Waiver: The first question the court addressed was whether the defendants had waived their opportunity to challenge venue. At the time the defendants filed their motion to transfer, the case had already proceeded through discovery and claim construction. The plaintiff therefore argued that the defendants failed to timely raise their venue objection. The defendants, however, contended that the Supreme Court’s TC Heartland opinion represented an intervening change in the law, thus excusing their delay in challenging venue. Judge Stark concluded that TC Heartland did change the law. First, Judge Stark found that TC Heartland did not merely reaffirm the Supreme Court’s prior 1957 ruling in Fourco. Instead, TC Heartland was the first Supreme Court opinion to address whether Congress changed the patent venue rules when it amended the general venue provision (§ 1391) in 1988. The Federal Circuit found in VE Holding Corp. v. Johnson Gas Appliance Co., 917 F.2d 1574 (1990) that the 1988 amendments to § 1391 also altered the venue provisions applicable to patent cases (from § 1400). Judge Stark found that, by overturning VE Holding, the TC Heartland opinion changed the controlling interpretation of § 1391. Second, Judge Stark held that regardless of the technical posture of VE Holding, the Federal Circuit’s decision established the patent venue rules from a practical perspective.
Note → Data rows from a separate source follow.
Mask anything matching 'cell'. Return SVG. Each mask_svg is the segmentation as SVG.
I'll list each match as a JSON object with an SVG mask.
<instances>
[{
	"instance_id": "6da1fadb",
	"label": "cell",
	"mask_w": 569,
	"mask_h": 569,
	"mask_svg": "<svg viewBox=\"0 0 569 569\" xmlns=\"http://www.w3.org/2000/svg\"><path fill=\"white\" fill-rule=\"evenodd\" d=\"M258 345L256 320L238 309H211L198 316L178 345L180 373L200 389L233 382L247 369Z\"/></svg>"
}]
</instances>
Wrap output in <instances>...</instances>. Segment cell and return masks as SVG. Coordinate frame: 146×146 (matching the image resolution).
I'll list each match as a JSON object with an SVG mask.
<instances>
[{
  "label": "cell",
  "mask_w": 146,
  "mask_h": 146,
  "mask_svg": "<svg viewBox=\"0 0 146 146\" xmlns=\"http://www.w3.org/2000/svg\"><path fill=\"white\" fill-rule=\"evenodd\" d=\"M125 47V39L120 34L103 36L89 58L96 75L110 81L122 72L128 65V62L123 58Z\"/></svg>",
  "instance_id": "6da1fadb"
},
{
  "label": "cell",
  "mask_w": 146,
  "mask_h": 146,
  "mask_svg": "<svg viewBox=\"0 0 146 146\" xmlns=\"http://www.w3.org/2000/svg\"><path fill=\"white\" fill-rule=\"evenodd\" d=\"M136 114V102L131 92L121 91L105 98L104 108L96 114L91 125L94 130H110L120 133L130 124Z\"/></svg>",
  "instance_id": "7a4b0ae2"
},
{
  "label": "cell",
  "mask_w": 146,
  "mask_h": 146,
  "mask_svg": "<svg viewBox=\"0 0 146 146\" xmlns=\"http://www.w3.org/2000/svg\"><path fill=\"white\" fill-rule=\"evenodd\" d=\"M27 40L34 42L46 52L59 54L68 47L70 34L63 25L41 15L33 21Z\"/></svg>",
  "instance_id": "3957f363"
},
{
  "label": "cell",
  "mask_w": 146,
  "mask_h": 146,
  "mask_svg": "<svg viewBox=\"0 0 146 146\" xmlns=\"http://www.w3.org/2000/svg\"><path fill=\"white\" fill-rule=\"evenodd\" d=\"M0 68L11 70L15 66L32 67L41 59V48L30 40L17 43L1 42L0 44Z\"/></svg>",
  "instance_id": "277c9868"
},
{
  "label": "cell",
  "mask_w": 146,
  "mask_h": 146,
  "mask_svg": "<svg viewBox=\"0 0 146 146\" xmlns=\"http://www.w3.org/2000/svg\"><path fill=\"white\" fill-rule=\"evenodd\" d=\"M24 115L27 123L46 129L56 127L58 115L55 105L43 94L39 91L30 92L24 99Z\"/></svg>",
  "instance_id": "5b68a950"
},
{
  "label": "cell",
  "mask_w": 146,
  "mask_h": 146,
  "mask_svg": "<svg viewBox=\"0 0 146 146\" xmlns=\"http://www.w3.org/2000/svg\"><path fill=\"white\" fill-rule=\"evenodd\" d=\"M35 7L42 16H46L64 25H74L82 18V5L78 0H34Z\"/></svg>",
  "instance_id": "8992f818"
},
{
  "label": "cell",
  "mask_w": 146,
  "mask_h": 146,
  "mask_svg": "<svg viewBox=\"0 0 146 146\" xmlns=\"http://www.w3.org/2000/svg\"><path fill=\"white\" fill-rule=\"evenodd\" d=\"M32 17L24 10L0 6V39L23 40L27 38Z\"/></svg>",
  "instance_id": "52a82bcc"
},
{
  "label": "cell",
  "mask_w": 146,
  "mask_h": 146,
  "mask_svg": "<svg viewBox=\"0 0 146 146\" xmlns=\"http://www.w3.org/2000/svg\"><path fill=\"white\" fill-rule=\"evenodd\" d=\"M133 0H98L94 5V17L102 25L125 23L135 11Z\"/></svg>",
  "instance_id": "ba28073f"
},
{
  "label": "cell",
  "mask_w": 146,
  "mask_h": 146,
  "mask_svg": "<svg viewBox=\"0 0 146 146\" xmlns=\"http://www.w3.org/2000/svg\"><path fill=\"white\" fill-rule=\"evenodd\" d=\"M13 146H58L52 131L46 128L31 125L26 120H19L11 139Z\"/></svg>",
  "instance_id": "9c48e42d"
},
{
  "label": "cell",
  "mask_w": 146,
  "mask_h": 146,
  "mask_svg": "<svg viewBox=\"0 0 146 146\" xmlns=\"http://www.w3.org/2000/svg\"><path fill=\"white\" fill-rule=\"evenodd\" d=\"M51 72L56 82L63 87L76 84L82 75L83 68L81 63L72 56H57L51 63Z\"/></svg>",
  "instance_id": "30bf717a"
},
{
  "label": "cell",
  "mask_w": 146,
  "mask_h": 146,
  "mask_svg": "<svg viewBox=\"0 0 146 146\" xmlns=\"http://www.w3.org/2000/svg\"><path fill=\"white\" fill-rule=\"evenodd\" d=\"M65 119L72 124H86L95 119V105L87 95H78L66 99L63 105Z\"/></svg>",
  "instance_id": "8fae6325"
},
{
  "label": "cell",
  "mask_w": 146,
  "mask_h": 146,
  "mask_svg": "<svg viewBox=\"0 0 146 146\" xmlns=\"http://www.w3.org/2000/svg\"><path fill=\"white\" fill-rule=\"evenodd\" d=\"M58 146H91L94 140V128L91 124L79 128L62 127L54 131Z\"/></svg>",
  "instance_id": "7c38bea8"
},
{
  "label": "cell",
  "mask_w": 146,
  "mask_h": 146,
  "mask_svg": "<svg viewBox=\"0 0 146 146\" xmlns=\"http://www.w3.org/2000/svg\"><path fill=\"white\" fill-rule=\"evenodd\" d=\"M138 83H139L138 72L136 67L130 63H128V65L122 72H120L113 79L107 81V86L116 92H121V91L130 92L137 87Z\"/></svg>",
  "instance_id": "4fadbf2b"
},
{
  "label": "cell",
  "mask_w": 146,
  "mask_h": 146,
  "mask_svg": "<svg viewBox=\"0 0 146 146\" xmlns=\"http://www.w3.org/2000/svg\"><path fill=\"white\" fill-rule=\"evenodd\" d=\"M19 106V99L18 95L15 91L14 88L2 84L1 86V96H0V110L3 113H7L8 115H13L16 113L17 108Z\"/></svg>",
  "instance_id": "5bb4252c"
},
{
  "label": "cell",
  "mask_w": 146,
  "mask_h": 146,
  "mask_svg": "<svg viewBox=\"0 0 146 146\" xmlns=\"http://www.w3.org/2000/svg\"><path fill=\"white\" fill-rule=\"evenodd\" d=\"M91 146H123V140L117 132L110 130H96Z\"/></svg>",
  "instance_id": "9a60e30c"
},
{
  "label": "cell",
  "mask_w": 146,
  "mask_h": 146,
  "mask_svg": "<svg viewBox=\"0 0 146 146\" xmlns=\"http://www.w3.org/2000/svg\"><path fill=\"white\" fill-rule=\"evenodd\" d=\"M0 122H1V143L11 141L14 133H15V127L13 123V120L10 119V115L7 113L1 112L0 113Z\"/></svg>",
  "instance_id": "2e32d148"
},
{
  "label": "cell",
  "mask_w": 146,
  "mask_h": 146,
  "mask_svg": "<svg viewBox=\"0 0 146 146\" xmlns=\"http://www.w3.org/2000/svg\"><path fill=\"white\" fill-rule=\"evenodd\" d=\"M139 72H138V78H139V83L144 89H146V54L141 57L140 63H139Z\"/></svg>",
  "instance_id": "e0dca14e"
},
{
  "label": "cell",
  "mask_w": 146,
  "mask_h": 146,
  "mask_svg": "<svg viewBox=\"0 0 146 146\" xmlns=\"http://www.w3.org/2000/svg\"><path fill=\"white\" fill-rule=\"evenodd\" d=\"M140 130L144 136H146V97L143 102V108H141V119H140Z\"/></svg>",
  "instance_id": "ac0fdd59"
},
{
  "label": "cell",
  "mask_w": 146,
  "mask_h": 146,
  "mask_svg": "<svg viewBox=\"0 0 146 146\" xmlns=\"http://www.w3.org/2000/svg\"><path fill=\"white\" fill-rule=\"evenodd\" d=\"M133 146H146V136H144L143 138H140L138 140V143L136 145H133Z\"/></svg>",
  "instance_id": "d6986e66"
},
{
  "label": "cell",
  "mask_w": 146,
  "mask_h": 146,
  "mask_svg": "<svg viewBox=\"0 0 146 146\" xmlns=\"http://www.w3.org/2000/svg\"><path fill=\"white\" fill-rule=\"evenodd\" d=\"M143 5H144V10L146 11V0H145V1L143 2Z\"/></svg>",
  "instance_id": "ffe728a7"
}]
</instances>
Defendants thus had no meaningful opportunity to challenge venue prior to TC Heartland. Consequently, the court allowed defendants to proceed with their motion to transfer.

Regular and Established Place of Business: The court next identified a number of principles governing whether a defendant has a regular and established place of business in Delaware. First, the court held that a formal office or physical storefront is not required to demonstrate a regular and established place of business, but some physical presence by the defendant is required. Second, the court noted that doing business in a district, in itself, is insufficient to demonstrate a regular and established place of business. Third, the court held that merely having minimum contacts with Delaware, as required for personal jurisdiction, are likewise not sufficient for venue. Fourth, the court found that a website or internet presence does not constitute the type of continuous and permanent contacts required for a regular and established place of business. Finally, merely shipping goods into a district does not create a regular and established place of business. 

Applying these rules, the court held that defendants did not have a regular and established place of business in Delaware. The court specifically found that the presence of traveling sales representatives, none of whom reside in Delaware, did not create the sort of regular and established place of business sufficient to confer venue.

Having found venue in Delaware improper, the court turned to the question of remedy. Neither party contested that venue would be proper in the Southern District of Indiana. Consequently, the court held that given the advanced state of the litigation, justice would best be served by transferring venue rather than dismissing the case.

The court’s holding in this case provides a comprehensive treatment of the post-TC Heartland law, and should provide a template for similarly positioned defendants to follow.